Quando nella scorsa primavera sono stati messi in vendita i biglietti per il festival, è stato annunciato un concerto con una precisa scaletta, o quanto meno una “celebrazione” che ieri non è avvenuta. Nel recentissimo tour giapponese la band di Bobby Gillespie ha eseguito il suo capolavoro da cima a fondo. Poi, rientrata in Europa, ha partecipato al Victorius Festival a Portsmouth con una scaletta sostanzialmente identica a quella di Torino. Se con gli organizzatori di TOdays c’è stato un malinteso, è stato un malinteso bello grosso, e forse nei prossimi giorni gli organizzatori stessi spiegheranno cos’è successo.

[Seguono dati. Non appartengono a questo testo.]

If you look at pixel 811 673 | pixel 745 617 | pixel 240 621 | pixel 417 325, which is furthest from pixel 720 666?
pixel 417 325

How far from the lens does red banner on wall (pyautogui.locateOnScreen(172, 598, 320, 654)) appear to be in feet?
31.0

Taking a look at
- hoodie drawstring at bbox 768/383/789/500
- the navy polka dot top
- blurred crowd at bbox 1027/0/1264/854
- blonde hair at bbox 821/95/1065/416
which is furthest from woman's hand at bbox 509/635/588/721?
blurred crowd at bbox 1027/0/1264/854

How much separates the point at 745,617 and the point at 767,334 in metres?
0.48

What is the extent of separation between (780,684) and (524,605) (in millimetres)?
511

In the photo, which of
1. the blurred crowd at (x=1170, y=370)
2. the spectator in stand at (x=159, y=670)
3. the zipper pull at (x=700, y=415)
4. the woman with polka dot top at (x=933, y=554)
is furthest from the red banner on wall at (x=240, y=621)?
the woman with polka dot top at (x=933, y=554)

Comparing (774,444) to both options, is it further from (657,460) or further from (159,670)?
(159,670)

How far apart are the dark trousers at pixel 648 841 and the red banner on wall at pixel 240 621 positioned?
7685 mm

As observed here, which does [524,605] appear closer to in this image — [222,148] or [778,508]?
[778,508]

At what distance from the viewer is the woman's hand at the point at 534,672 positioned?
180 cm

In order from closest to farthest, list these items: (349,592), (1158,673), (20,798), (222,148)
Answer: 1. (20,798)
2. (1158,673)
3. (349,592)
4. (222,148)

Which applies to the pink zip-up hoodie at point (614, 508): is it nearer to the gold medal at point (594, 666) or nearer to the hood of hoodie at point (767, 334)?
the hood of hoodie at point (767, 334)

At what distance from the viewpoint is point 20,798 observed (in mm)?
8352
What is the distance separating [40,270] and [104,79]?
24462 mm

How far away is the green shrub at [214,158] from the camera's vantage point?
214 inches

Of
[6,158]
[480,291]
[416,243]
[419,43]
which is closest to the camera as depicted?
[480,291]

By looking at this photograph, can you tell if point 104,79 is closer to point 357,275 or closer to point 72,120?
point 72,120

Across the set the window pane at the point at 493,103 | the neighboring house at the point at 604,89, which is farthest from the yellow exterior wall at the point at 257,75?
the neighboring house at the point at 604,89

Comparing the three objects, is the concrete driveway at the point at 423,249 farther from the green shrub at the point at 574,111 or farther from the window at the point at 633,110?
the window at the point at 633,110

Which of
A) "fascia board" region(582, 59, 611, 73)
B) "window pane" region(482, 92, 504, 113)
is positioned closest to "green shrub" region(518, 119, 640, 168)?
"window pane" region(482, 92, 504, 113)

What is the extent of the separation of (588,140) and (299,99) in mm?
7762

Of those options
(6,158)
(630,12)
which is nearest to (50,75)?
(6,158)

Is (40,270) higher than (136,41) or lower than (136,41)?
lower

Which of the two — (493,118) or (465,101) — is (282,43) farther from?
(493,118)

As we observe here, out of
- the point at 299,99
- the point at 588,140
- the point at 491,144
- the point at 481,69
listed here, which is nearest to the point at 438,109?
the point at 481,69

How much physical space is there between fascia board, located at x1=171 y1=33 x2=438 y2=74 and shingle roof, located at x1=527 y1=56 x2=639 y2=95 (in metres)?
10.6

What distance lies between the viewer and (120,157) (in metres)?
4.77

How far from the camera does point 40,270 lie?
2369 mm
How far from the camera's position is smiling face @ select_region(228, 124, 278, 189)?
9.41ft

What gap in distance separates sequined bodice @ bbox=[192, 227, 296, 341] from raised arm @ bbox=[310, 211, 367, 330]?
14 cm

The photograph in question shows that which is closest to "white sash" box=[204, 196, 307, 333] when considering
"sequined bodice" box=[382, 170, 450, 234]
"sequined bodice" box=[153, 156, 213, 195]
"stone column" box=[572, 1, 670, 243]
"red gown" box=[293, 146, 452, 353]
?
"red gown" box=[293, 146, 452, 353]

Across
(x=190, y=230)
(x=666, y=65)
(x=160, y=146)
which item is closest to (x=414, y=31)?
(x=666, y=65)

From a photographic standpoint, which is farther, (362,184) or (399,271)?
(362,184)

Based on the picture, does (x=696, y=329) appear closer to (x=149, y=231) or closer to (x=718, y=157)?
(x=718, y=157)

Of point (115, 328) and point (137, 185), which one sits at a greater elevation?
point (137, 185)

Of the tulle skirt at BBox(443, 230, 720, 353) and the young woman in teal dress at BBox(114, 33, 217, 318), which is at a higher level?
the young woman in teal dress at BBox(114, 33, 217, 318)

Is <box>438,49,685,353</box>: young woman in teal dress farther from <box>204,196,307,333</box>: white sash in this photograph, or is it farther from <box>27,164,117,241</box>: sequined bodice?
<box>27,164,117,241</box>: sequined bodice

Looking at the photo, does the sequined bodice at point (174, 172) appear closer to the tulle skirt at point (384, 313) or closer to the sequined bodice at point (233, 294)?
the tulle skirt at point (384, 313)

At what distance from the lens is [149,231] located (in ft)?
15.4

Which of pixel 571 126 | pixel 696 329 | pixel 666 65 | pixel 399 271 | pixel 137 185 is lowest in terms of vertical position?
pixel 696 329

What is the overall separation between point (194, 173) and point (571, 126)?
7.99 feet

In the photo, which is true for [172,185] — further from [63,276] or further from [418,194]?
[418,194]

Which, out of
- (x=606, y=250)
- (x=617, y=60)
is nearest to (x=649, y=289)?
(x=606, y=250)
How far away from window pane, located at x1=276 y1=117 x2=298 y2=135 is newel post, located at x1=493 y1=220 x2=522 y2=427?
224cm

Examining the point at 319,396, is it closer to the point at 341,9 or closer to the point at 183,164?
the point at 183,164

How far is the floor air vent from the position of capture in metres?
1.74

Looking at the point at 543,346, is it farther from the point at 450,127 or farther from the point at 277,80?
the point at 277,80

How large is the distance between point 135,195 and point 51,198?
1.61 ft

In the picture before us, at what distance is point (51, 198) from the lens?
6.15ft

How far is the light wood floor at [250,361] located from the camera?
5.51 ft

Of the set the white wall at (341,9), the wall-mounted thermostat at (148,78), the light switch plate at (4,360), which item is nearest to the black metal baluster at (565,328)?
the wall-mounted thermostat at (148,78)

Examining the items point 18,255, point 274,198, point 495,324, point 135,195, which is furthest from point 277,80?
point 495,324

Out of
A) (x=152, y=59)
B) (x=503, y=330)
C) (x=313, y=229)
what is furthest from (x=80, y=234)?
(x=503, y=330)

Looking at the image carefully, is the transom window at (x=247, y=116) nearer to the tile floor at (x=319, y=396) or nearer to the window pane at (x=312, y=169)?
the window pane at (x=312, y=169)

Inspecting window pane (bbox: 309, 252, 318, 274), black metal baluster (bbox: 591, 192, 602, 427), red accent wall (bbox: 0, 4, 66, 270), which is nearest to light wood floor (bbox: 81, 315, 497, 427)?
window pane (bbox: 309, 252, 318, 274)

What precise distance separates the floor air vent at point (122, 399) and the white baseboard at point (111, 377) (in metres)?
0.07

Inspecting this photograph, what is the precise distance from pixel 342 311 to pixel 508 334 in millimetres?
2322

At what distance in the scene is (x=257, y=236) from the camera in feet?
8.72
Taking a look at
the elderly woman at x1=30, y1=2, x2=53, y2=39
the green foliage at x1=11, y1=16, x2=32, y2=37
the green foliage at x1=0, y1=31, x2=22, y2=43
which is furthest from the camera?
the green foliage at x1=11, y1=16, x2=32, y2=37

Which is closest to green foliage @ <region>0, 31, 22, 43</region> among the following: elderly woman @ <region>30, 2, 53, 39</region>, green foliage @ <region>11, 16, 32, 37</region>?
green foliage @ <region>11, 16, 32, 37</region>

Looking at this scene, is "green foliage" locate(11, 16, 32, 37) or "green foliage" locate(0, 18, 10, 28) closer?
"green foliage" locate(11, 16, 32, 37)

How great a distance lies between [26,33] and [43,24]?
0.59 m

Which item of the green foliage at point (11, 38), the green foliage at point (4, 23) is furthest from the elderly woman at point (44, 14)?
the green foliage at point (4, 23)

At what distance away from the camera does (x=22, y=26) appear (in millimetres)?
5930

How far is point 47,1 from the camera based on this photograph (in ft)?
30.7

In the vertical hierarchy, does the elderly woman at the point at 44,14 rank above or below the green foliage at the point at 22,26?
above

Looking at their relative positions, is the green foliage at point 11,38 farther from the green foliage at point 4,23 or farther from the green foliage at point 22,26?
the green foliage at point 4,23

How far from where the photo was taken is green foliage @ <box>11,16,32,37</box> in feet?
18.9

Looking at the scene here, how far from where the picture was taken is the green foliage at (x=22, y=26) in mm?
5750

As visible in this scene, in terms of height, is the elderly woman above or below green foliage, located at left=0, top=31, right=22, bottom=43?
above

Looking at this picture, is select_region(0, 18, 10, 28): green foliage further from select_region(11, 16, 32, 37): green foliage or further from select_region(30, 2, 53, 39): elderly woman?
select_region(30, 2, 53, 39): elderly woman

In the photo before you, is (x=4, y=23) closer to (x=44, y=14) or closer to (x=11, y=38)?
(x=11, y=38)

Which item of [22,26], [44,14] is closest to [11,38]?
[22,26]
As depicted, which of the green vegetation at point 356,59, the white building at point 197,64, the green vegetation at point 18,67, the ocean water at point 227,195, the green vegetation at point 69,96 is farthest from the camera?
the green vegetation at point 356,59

L’artista sul palco fa quello che vuole, ma se viene annunciato un “programma di sala” poi quel programma deve essere eseguito. È una questione di rispetto per il pubblico, altrimenti significa che vale tutto, perché tanto il pubblico si beve tutto e non ha diritto di capire perché l’artista ha compiuto una determinata scelta. Se Bobby G. e i suoi si sono stufati di eseguire Screamadelica possono anche spiegarlo e fare un altro concerto. Ieri però nessuna spiegazione, con il total look “screamadelico” del cantante a suonare come una presa per il culo aggiuntiva, una beffa di cattivo gusto. Non che il concerto in sé sia stato un granché: il pilota automatico delle memphisiane Rocks e Jailbird e la dedica a Mark Lanegan di Deep Heat of Morning Sun, che lo scomparso cantante aveva eseguito con i Twilight Singers, non sono certamente bastate a mitigare la delusione per il pacco screamadelico.

Peccato, perché fin lì la giornata era stata la degna conclusione di una tre giorni come sempre a misura d’uomo, che tra Black Country, New Road, Squid e Los Bitchos aveva confermato il suo ruolo di primo piano all’interno dei festival indie organizzati nel nostro Paese. Sorrideva anche il cassiere, che poco prima dell’inizio dei concerti di domenica confermava che il sold out era vicino. Merito dei Primal Scream, ma anche di un ottimo cartellone brit che aveva convinto più di uno spettatore a rispolverare magliette di band stracult come Ned’s Atomic Dustin e Pop Will Eat Eatself. C’era addirittura chi indossava la maglia da calcio della sfortunata Scozia di Italia ’90, chiaro omaggio agli Arab Strap, chiamati ad aprire le danze.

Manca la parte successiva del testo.